> Task data
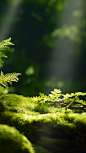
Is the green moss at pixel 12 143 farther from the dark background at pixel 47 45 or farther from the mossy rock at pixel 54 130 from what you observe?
the dark background at pixel 47 45

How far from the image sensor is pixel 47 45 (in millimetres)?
2770

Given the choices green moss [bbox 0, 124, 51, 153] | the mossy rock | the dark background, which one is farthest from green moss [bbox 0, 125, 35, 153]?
the dark background

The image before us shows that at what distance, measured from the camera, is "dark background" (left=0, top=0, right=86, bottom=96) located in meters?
2.67

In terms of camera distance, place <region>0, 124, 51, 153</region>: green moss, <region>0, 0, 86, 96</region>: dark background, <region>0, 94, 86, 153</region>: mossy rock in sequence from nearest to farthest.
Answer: <region>0, 124, 51, 153</region>: green moss → <region>0, 94, 86, 153</region>: mossy rock → <region>0, 0, 86, 96</region>: dark background

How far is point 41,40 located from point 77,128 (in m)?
2.10

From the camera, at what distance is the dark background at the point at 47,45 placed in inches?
105

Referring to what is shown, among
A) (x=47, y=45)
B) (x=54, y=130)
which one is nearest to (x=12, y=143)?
(x=54, y=130)

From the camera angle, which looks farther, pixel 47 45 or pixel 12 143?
pixel 47 45

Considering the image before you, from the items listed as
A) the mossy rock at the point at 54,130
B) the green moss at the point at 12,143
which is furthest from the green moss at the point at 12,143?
the mossy rock at the point at 54,130

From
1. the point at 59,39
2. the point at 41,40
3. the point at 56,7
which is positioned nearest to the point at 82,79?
the point at 59,39

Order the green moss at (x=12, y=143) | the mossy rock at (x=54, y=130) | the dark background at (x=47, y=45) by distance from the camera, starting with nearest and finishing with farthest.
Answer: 1. the green moss at (x=12, y=143)
2. the mossy rock at (x=54, y=130)
3. the dark background at (x=47, y=45)

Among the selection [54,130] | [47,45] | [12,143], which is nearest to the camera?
[12,143]

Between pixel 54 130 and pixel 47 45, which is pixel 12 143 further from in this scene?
pixel 47 45

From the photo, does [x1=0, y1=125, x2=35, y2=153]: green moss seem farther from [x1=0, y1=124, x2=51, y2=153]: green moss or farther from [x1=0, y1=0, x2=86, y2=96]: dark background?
[x1=0, y1=0, x2=86, y2=96]: dark background
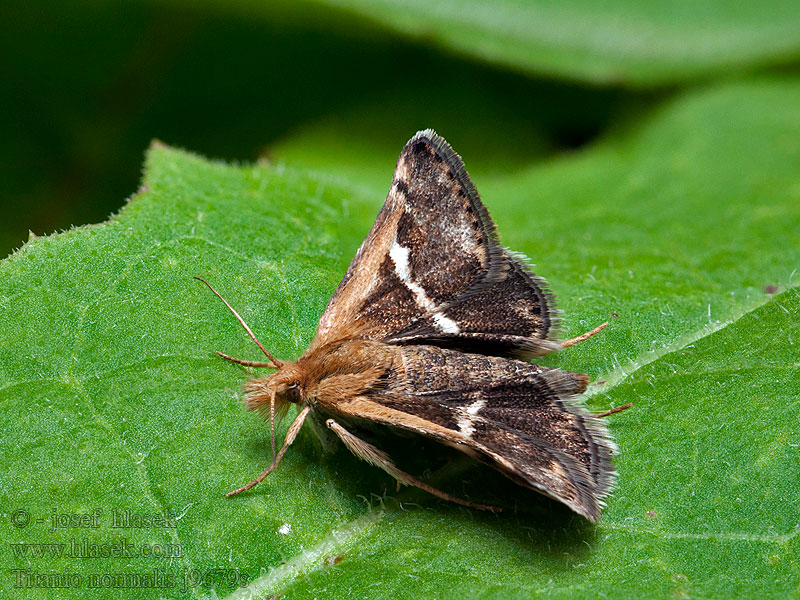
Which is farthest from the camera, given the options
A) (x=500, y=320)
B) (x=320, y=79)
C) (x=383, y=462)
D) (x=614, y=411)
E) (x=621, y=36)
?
(x=320, y=79)

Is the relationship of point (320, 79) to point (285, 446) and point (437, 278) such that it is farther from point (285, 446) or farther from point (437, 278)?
point (285, 446)

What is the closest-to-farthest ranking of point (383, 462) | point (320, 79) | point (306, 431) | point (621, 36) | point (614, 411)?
point (383, 462) < point (614, 411) < point (306, 431) < point (621, 36) < point (320, 79)

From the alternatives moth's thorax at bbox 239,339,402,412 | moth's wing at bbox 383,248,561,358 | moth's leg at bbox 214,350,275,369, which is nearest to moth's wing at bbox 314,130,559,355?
moth's wing at bbox 383,248,561,358

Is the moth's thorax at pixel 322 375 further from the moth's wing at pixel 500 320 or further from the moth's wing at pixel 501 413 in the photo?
the moth's wing at pixel 500 320

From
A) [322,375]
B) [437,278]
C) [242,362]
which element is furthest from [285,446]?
[437,278]

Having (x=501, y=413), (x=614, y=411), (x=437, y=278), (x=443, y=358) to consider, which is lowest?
(x=614, y=411)

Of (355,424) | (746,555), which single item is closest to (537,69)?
(355,424)

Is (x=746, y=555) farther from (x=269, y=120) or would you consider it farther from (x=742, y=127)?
(x=269, y=120)
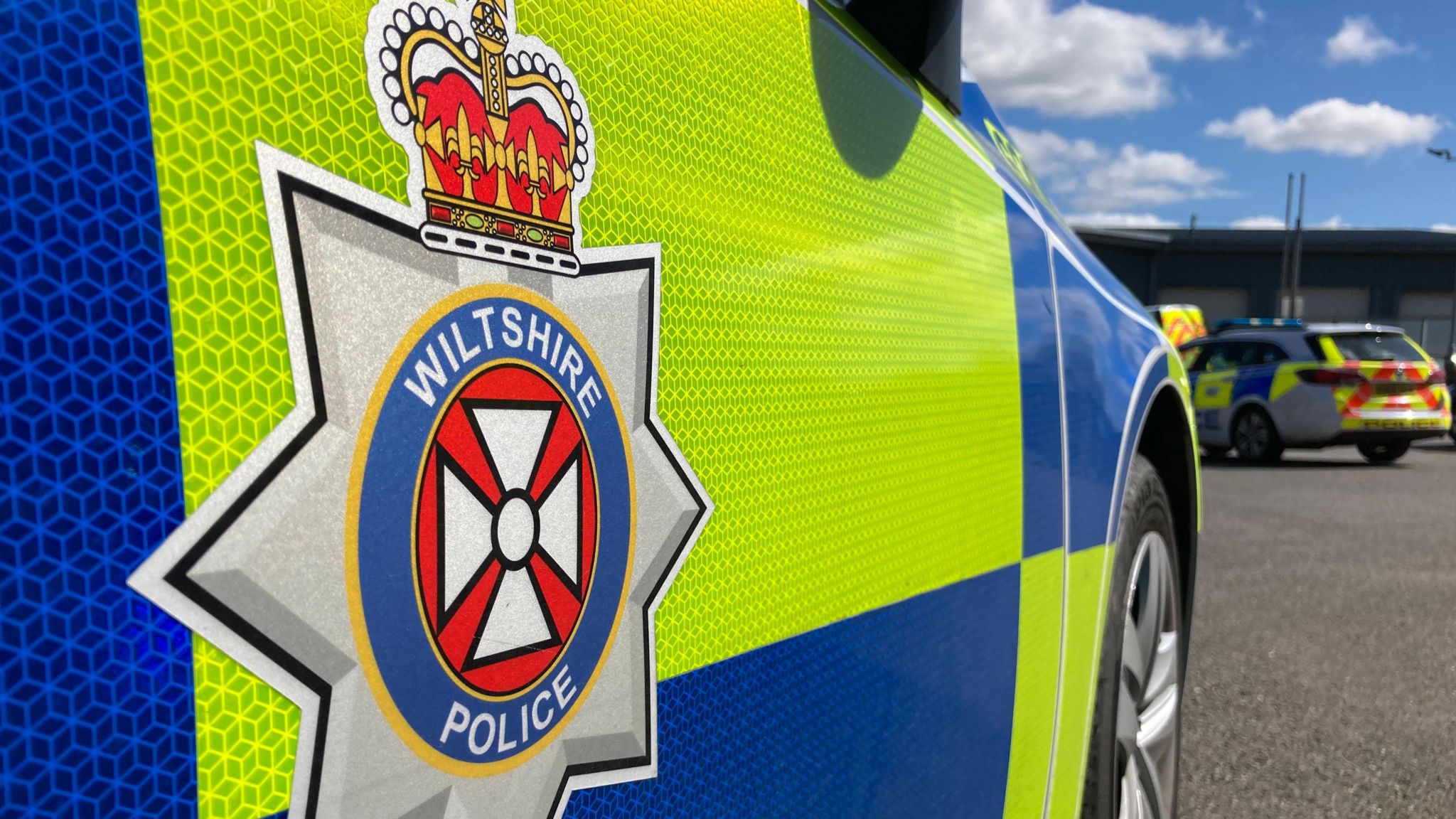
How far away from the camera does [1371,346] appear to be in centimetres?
1120

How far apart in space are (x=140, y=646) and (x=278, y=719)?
3.1 inches

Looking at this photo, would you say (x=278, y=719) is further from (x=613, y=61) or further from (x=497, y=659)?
(x=613, y=61)

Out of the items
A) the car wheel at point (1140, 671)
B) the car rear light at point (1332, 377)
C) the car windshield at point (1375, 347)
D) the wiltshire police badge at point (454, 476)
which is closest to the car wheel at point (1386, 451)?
Result: the car windshield at point (1375, 347)

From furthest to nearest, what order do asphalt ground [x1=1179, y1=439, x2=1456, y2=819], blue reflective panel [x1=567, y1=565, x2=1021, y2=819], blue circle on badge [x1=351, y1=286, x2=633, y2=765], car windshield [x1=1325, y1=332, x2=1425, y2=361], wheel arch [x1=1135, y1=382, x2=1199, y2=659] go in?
car windshield [x1=1325, y1=332, x2=1425, y2=361], asphalt ground [x1=1179, y1=439, x2=1456, y2=819], wheel arch [x1=1135, y1=382, x2=1199, y2=659], blue reflective panel [x1=567, y1=565, x2=1021, y2=819], blue circle on badge [x1=351, y1=286, x2=633, y2=765]

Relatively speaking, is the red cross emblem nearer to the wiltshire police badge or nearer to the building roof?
the wiltshire police badge

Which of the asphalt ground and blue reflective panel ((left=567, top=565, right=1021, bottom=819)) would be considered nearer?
blue reflective panel ((left=567, top=565, right=1021, bottom=819))

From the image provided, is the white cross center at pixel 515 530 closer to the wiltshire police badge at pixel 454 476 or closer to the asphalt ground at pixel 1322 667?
the wiltshire police badge at pixel 454 476

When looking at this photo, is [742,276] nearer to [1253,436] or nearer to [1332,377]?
[1332,377]

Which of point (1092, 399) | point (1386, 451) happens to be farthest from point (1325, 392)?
point (1092, 399)

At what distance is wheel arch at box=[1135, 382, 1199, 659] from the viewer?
7.25 feet

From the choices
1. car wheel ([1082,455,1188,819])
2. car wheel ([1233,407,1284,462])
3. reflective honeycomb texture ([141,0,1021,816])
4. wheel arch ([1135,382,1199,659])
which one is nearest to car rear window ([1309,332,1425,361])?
car wheel ([1233,407,1284,462])

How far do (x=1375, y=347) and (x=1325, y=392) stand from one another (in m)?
0.82

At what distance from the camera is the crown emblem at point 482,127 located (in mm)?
590

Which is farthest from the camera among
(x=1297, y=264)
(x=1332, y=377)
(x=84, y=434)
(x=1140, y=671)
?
(x=1297, y=264)
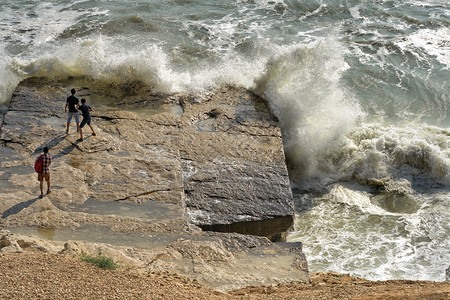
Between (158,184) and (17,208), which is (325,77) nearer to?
(158,184)

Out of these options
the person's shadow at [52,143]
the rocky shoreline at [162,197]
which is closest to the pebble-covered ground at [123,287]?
the rocky shoreline at [162,197]

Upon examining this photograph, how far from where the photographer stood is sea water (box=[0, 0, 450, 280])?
9352 millimetres

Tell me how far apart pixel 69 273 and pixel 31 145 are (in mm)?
4806

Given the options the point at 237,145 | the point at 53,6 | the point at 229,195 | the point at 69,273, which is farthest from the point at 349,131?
the point at 53,6

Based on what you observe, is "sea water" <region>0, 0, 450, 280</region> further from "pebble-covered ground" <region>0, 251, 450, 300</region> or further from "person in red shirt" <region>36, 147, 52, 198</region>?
"person in red shirt" <region>36, 147, 52, 198</region>

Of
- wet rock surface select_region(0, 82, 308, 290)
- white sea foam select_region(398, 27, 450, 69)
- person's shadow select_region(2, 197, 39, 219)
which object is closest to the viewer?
wet rock surface select_region(0, 82, 308, 290)

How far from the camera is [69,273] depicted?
5844mm

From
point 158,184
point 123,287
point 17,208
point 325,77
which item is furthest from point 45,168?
point 325,77

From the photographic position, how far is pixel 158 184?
29.6 ft

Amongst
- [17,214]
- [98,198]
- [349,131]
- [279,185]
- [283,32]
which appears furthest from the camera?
[283,32]

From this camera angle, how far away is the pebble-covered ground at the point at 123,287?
548 centimetres

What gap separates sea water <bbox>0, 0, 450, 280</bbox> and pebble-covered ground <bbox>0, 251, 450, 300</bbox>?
1998mm

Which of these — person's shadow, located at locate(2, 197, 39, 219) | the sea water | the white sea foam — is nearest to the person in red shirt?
person's shadow, located at locate(2, 197, 39, 219)

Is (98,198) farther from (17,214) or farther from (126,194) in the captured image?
(17,214)
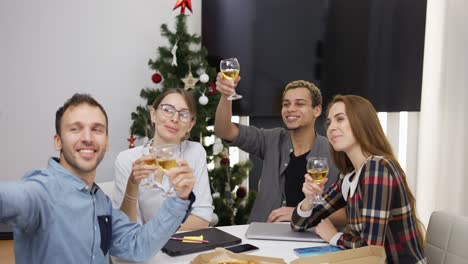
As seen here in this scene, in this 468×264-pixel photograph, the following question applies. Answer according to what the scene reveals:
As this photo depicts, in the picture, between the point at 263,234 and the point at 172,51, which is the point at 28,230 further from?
the point at 172,51

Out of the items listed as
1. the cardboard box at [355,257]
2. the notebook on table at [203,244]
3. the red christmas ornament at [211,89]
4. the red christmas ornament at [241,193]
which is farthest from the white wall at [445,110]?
the cardboard box at [355,257]

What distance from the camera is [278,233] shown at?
1.94 meters

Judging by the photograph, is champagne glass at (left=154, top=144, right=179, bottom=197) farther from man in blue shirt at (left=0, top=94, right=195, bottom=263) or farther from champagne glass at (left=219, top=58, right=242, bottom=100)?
champagne glass at (left=219, top=58, right=242, bottom=100)

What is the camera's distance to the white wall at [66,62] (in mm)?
4285

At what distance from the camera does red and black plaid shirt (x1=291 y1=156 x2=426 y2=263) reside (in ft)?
5.25

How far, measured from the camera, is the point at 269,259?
4.77 feet

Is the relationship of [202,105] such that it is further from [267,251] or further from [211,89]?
[267,251]

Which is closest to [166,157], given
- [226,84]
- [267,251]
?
[267,251]

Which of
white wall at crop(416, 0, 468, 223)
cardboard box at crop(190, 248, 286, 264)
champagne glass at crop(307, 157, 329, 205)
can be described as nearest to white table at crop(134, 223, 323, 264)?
cardboard box at crop(190, 248, 286, 264)

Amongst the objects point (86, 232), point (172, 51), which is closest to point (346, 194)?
point (86, 232)

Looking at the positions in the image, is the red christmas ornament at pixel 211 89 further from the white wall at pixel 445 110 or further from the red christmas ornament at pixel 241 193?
the white wall at pixel 445 110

> What is required
Give the entries again, starting at the line containing "How far apart in" and ending at the line containing "car windshield [x1=1325, y1=332, x2=1425, y2=361], asphalt", but substitute "Among the items" for "Out of the items" and keep everything else the same.

> Solution for this problem
How far apart in space are (x=140, y=646) and (x=278, y=719)?
3.1 inches

Looking at this photo, would you say (x=278, y=719) is further from (x=613, y=61) or further from (x=497, y=659)?
(x=613, y=61)

Among the items
A) the car wheel at point (1140, 671)
B) the car rear light at point (1332, 377)
C) the car windshield at point (1375, 347)
D) the wiltshire police badge at point (454, 476)
which is closest to the car wheel at point (1386, 451)?
Result: the car windshield at point (1375, 347)

From furthest to nearest, what order do asphalt ground [x1=1179, y1=439, x2=1456, y2=819], blue reflective panel [x1=567, y1=565, x2=1021, y2=819], blue circle on badge [x1=351, y1=286, x2=633, y2=765], car windshield [x1=1325, y1=332, x2=1425, y2=361], wheel arch [x1=1135, y1=382, x2=1199, y2=659] go in?
car windshield [x1=1325, y1=332, x2=1425, y2=361], asphalt ground [x1=1179, y1=439, x2=1456, y2=819], wheel arch [x1=1135, y1=382, x2=1199, y2=659], blue reflective panel [x1=567, y1=565, x2=1021, y2=819], blue circle on badge [x1=351, y1=286, x2=633, y2=765]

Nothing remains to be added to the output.